Stated goal 1 >> In the arm64 diff, begin at the words "#define ENCODE_NO_SHIFT (EncodeShift(kA64Lsl, 0))" and stop after "[s101000100] imm_12[21-10] rn[9-5] rd[4-0].", changing "assembler" to "encoder".
Stated goal 2 >> Write what comes next in the arm64 diff, picking up after its final line.

Supplied text >>
=======
Merge "ART: arm64 explicit stack overflow checks"
diff --git a/compiler/dex/quick/arm64/arm64_lir.h b/compiler/dex/quick/arm64/arm64_lir.h
index 6a6b0f6..243077b 100644
--- a/compiler/dex/quick/arm64/arm64_lir.h
+++ b/compiler/dex/quick/arm64/arm64_lir.h
@@ -212,7 +212,7 @@
 };
 
 #define ENCODE_NO_SHIFT (EncodeShift(kA64Lsl, 0))
-
+#define ENCODE_NO_EXTEND (EncodeExtend(kA64Uxtx, 0))
 /*
  * The following enum defines the list of supported A64 instructions by the
  * assembler. Their corresponding EncodingMap positions will be defined in
@@ -329,7 +329,7 @@
   kA64Stur3rXd,      // stur[1s111000000] imm_9[20-12] [00] rn[9-5] rt[4-0].
   kA64Stxr3wrX,      // stxr[11001000000] rs[20-16] [011111] rn[9-5] rt[4-0].
   kA64Sub4RRdT,      // sub [s101000100] imm_12[21-10] rn[9-5] rd[4-0].
-  kA64Sub4rrro,      // sub [s1001011001] rm[20-16] option[15-13] imm_3[12-10] rn[9-5] rd[4-0].
+  kA64Sub4rrro,      // sub [s1001011000] rm[20-16] option[15-13] imm_3[12-10] rn[9-5] rd[4-0].
   kA64Subs3rRd,      // subs[s111000100] imm_12[21-10] rn[9-5] rd[4-0].
   kA64Tst3rro,       // tst alias of "ands rzr, arg1, arg2, arg3".
   kA64Ubfm4rrdd,     // ubfm[s10100110] N[22] imm_r[21-16] imm_s[15-10] rn[9-5] rd[4-0].
@@ -394,9 +394,6 @@
   kFmtSkip,      // Unused field, but continue to next.
 };
 
-// TODO(Arm64): should we get rid of kFmtExtend?
-//   Note: the only instructions that use it (cmp, cmn) are not used themselves.
-
 // Struct used to define the snippet positions for each A64 opcode.
=======
[Saved entries]

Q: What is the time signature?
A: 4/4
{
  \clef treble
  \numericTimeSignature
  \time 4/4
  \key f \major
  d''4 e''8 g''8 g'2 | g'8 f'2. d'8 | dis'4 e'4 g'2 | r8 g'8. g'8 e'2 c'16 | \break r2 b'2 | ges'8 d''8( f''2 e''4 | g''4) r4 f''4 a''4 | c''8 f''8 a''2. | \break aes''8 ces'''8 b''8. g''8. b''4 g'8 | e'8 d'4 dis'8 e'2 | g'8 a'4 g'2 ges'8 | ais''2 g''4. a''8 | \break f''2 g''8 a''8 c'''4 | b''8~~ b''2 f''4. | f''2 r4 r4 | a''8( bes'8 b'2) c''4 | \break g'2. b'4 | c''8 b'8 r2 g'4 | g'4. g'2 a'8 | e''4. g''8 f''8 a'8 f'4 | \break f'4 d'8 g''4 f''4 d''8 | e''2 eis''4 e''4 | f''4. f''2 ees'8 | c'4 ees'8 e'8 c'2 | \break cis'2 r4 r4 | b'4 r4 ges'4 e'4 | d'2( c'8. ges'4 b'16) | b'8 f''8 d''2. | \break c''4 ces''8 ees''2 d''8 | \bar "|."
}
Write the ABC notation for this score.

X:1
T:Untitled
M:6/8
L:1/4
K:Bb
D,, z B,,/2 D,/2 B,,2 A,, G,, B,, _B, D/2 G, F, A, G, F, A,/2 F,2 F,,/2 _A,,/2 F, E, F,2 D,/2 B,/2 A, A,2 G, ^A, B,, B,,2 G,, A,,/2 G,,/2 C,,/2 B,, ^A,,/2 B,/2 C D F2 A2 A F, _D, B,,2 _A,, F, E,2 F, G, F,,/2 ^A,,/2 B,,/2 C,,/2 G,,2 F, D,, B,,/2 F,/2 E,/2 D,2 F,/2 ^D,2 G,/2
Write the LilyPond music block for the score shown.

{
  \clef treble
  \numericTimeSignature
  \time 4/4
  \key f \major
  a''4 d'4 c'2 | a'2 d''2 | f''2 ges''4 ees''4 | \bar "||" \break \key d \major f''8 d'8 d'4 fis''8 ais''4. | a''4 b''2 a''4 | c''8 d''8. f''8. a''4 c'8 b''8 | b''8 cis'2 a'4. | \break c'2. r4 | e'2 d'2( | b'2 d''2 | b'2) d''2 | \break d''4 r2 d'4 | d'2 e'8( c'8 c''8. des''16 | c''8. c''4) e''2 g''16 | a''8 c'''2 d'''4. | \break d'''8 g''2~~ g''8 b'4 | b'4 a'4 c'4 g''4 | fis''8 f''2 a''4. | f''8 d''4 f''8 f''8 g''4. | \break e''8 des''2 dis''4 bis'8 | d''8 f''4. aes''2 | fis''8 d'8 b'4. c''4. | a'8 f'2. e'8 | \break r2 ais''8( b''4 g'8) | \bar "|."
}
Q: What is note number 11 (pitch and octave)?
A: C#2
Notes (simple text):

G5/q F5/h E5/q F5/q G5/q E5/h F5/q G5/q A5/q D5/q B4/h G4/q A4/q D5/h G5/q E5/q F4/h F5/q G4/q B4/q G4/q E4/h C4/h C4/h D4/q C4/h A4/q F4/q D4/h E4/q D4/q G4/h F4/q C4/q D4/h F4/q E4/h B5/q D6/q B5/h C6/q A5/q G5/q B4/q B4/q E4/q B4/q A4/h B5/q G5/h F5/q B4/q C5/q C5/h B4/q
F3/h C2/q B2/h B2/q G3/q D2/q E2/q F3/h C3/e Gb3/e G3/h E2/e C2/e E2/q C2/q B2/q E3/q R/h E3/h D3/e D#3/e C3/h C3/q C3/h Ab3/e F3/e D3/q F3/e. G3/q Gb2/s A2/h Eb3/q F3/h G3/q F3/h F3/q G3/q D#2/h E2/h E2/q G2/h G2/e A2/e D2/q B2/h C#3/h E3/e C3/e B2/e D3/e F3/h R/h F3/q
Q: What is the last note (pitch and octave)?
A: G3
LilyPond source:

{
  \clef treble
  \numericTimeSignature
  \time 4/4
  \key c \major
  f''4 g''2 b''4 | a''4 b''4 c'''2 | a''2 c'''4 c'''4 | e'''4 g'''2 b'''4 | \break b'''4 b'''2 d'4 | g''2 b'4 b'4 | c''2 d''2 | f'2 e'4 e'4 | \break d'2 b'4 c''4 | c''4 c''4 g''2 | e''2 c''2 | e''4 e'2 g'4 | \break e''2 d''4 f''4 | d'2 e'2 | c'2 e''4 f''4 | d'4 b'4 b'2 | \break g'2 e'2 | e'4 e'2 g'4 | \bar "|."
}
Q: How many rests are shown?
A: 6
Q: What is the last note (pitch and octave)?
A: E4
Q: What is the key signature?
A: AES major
=======
Expected output 1 >>
#define ENCODE_NO_SHIFT (EncodeShift(kA64Lsl, 0))
-
+#define ENCODE_NO_EXTEND (EncodeExtend(kA64Uxtx, 0))
 /*
  * The following enum defines the list of supported A64 instructions by the
  * encoder. Their corresponding EncodingMap positions will be defined in
@@ -329,7 +329,7 @@
   kA64Stur3rXd,      // stur[1s111000000] imm_9[20-12] [00] rn[9-5] rt[4-0].
   kA64Stxr3wrX,      // stxr[11001000000] rs[20-16] [011111] rn[9-5] rt[4-0].
   kA64Sub4RRdT,      // sub [s101000100] imm_12[21-10] rn[9-5] rd[4-0].

Expected output 2 >>
 struct ArmEncodingMap {
   uint32_t wskeleton;
diff --git a/compiler/dex/quick/arm64/call_arm64.cc b/compiler/dex/quick/arm64/call_arm64.cc
index bf9a39c..59eec3d 100644
--- a/compiler/dex/quick/arm64/call_arm64.cc
+++ b/compiler/dex/quick/arm64/call_arm64.cc
@@ -317,62 +317,133 @@
 
 void Arm64Mir2Lir::GenEntrySequence(RegLocation* ArgLocs, RegLocation rl_method) {
   /*
-   * On entry, x0, x1, x2 & x3 are live.  Let the register allocation
+   * On entry, x0 to x7 are live.  Let the register allocation
    * mechanism know so it doesn't try to use any of them when
-   * expanding the frame or flushing.  This leaves the utility
-   * code with a single temp: r12.  This should be enough.
+   * expanding the frame or flushing.
+   * Reserve x8 & x9 for temporaries.
    */
   LockTemp(rs_x0);
   LockTemp(rs_x1);
   LockTemp(rs_x2);
   LockTemp(rs_x3);
+  LockTemp(rs_x4);
+  LockTemp(rs_x5);
+  LockTemp(rs_x6);
+  LockTemp(rs_x7);
+  LockTemp(rs_x8);
+  LockTemp(rs_x9);
 
   /*
    * We can safely skip the stack overflow check if we're
    * a leaf *and* our frame size < fudge factor.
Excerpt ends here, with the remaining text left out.